# start of Source excerpt
Mini-Reviews: White House Down, The Heat, Much Ado About Nothing

White House Down:

White House Down is a Roland Emmerich film about domestic terrorists taking over the White House. This isn’t a plot summary– it’s the review. By now, if you’ve seen Independence Day, The Day After Tomorrow, and 2012 (among others), you know precisely what Roland Emmerich’s film is going to be like, and you either know you’ll thoroughly enjoy its popcorny goodness or you’ll find it a trying experience. Put me in with the former camp: by now, I appreciate the scenes that go too long, the jokes that try too hard, the needless special effects. This is actually the smallest-scale Emmerich film to date, with only a couple of moments of large-scale destruction. The twists are obvious (James Woods as an alleged good guy is the most obvious case of eventual traitor casting ever), and some twists are bizarre (a few henchmen-related subplots, left on the cutting room floor, that still receive resolution), but others are quite welcome to this genre, such as the scene where the President– realistically– is willing to let a little girl be executed before giving away the nuclear codes. The action is crisp and executed with the typical Emmerich energy, also showcasing the valuable lesson he learned during Godzilla: shoot every action scene and special effect in full sunglight. Channing Tatum is just likable and bland enough to make for the ideal Emmerich lead, but the real star is Donnie the Tour Guide as comic relief, who waltzes away with every scene. Why are you still reading? You know what Emmerich brings to the table: either see it or don’t. As an Emmerich fan, I give White House Down a thumbs up.
# end of Source excerpt
# start of Record list
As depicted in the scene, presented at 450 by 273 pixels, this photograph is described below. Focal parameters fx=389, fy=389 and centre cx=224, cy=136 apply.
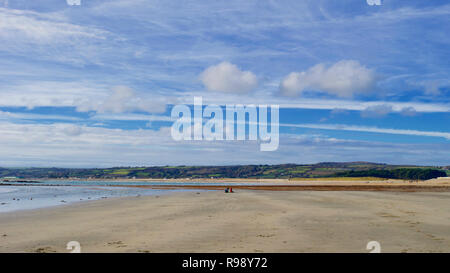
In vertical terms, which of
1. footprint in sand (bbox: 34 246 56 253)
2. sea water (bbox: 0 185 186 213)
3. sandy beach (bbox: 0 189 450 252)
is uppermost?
footprint in sand (bbox: 34 246 56 253)

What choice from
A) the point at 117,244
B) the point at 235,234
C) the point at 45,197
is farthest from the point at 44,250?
the point at 45,197

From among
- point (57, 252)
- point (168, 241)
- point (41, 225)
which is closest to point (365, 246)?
point (168, 241)

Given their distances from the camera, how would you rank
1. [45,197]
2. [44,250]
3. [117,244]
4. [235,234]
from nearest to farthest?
[44,250] → [117,244] → [235,234] → [45,197]

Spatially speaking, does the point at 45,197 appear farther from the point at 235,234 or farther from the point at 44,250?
the point at 235,234

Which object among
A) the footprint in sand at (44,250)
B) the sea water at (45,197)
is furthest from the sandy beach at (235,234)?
the sea water at (45,197)

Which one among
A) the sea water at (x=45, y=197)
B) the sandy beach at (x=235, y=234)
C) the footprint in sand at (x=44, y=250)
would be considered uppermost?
the footprint in sand at (x=44, y=250)

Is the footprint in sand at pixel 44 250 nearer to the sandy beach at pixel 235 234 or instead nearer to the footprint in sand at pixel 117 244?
the sandy beach at pixel 235 234

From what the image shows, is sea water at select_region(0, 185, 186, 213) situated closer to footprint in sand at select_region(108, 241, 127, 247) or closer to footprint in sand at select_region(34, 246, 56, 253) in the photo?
footprint in sand at select_region(34, 246, 56, 253)

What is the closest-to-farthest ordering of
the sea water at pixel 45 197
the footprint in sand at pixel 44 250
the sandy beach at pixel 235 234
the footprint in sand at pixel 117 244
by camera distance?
1. the footprint in sand at pixel 44 250
2. the sandy beach at pixel 235 234
3. the footprint in sand at pixel 117 244
4. the sea water at pixel 45 197

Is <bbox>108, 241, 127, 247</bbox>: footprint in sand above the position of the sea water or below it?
above

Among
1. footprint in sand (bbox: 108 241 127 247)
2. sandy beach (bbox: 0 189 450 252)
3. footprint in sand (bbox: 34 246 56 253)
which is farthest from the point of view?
footprint in sand (bbox: 108 241 127 247)

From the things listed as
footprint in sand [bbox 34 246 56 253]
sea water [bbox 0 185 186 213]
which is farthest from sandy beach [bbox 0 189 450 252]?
sea water [bbox 0 185 186 213]
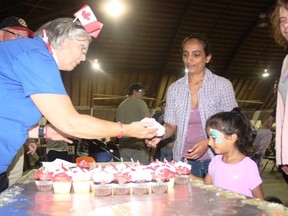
# end of Record list
§ **Problem A**
In the White House Down review, which actor's casting is called the most obvious case of eventual traitor casting ever?
§ **Problem B**
Summarize the White House Down review in two sentences.
§ **Problem C**
Resume the film mini-reviews from the point where they stop, in the same voice.

§ **Final result A**
James Woods

§ **Final result B**
The review presents White House Down as Roland Emmerich's smallest-scale film to date, about domestic terrorists taking over the White House, with obvious and sometimes bizarre twists alongside some welcome ones, and crisp, energetic action shot in full sunlight. It calls Channing Tatum an ideal Emmerich lead and Donnie the Tour Guide the real star, and the reviewer, an Emmerich fan, gives the film a thumbs up.

§ **Final result C**
The Heat:

Melissa McCarthy is a force of nature. She carries the inherent sweetness of John Candy, yet her words are full of aggressive reckless abandon. In The Heat, she’s found another perfect vehicle for her skill set… if only the movie gave her more *jokes.* Paul Feig, who directed McCarthy’s breakout comedy Bridesmaids, pairs her with Sandra Bullock here as a pair of mismatched cops working a case. Guess which one is an insecure tightly wound neat freak and which one is an overly confident loose cannon slob? I’ve read some gripes that the set-up and execution is too formulaic– nonsense. Few comedy set-ups are more pleasurable with the right cast than the odd-couple formula. The film’s problem is, unfortunately, part of what makes it so affable: Feig lets the character improvise and riff endlessly, and he leaves so much of it in the final product that scenes and set-pieces go on and on. Depending on whether you find the proceedings continually funny, this is either a joy… or a drag. Plenty of these choices work, but enough don’t that the film does seem overstuffed at points: too many characters, too many riffs, not enough stream-lining. It seems counter-intuitive to say the film should cut side characters and the laughs they get in order to make the film better, but I couldn’t help but wonder (I was in the camp that thought Bridesmaids was about fifteen to twenty minutes too long too, so feel free to ignore me). Bullock and McCarthy’s chemistry is top-notch enough to keep the film afloat even when pacing tries to sink it and when the jokes are too often limited to hurled obscenities. Most importantly, the film is an R-rated comedy about two women, which, sadly, makes it feel fresh in today’s marketplace. The Heat is the type of film, even with its draggy spots, that we absolutely need more of.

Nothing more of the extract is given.